**What this task involves:**
Reproduce all of the data exactly as written.
+ + + +
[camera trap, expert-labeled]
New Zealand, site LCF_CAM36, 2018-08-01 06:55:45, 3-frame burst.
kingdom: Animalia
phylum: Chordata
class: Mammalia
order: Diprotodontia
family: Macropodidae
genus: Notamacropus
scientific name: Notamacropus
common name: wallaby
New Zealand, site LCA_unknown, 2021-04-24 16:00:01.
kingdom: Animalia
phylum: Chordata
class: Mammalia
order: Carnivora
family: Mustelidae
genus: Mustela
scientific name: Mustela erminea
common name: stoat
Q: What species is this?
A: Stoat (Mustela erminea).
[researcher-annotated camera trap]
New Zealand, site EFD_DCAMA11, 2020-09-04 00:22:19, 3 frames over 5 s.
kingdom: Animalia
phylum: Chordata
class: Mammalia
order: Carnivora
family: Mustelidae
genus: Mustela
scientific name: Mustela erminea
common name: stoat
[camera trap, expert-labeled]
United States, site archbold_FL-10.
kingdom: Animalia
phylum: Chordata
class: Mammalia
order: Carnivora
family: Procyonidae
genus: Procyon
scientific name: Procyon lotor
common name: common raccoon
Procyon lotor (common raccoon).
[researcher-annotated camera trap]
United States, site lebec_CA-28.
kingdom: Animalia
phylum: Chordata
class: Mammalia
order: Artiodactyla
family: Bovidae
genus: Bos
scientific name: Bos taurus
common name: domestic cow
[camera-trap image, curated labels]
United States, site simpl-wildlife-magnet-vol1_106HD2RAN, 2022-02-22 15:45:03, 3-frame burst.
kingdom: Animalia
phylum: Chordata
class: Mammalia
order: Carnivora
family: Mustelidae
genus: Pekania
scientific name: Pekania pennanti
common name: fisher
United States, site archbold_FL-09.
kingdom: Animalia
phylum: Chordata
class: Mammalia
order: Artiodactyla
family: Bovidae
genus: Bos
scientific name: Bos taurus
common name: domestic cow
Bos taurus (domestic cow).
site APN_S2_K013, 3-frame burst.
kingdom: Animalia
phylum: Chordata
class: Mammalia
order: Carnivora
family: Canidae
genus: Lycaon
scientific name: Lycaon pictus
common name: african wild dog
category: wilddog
+ + + +
**Result of this exercise:**
[camera trap, expert-labeled]
New Zealand, site LCF_CAM36, 2018-08-01 06:55:45, 3-frame burst.
kingdom: Animalia
phylum: Chordata
class: Mammalia
order: Diprotodontia
family: Macropodidae
genus: Notamacropus
scientific name: Notamacropus
common name: wallaby
New Zealand, site LCA_unknown, 2021-04-24 16:00:01.
kingdom: Animalia
phylum: Chordata
class: Mammalia
order: Carnivora
family: Mustelidae
genus: Mustela
scientific name: Mustela erminea
common name: stoat
Q: What species is this?
A: Stoat (Mustela erminea).
[researcher-annotated camera trap]
New Zealand, site EFD_DCAMA11, 2020-09-04 00:22:19, 3 frames over 5 s.
kingdom: Animalia
phylum: Chordata
class: Mammalia
order: Carnivora
family: Mustelidae
genus: Mustela
scientific name: Mustela erminea
common name: stoat
[camera trap, expert-labeled]
United States, site archbold_FL-10.
kingdom: Animalia
phylum: Chordata
class: Mammalia
order: Carnivora
family: Procyonidae
genus: Procyon
scientific name: Procyon lotor
common name: common raccoon
Procyon lotor (common raccoon).
[researcher-annotated camera trap]
United States, site lebec_CA-28.
kingdom: Animalia
phylum: Chordata
class: Mammalia
order: Artiodactyla
family: Bovidae
genus: Bos
scientific name: Bos taurus
common name: domestic cow
[camera-trap image, curated labels]
United States, site simpl-wildlife-magnet-vol1_106HD2RAN, 2022-02-22 15:45:03, 3-frame burst.
kingdom: Animalia
phylum: Chordata
class: Mammalia
order: Carnivora
family: Mustelidae
genus: Pekania
scientific name: Pekania pennanti
common name: fisher
United States, site archbold_FL-09.
kingdom: Animalia
phylum: Chordata
class: Mammalia
order: Artiodactyla
family: Bovidae
genus: Bos
scientific name: Bos taurus
common name: domestic cow
Bos taurus (domestic cow).
site APN_S2_K013, 3-frame burst.
kingdom: Animalia
phylum: Chordata
class: Mammalia
order: Carnivora
family: Canidae
genus: Lycaon
scientific name: Lycaon pictus
common name: african wild dog
category: wilddog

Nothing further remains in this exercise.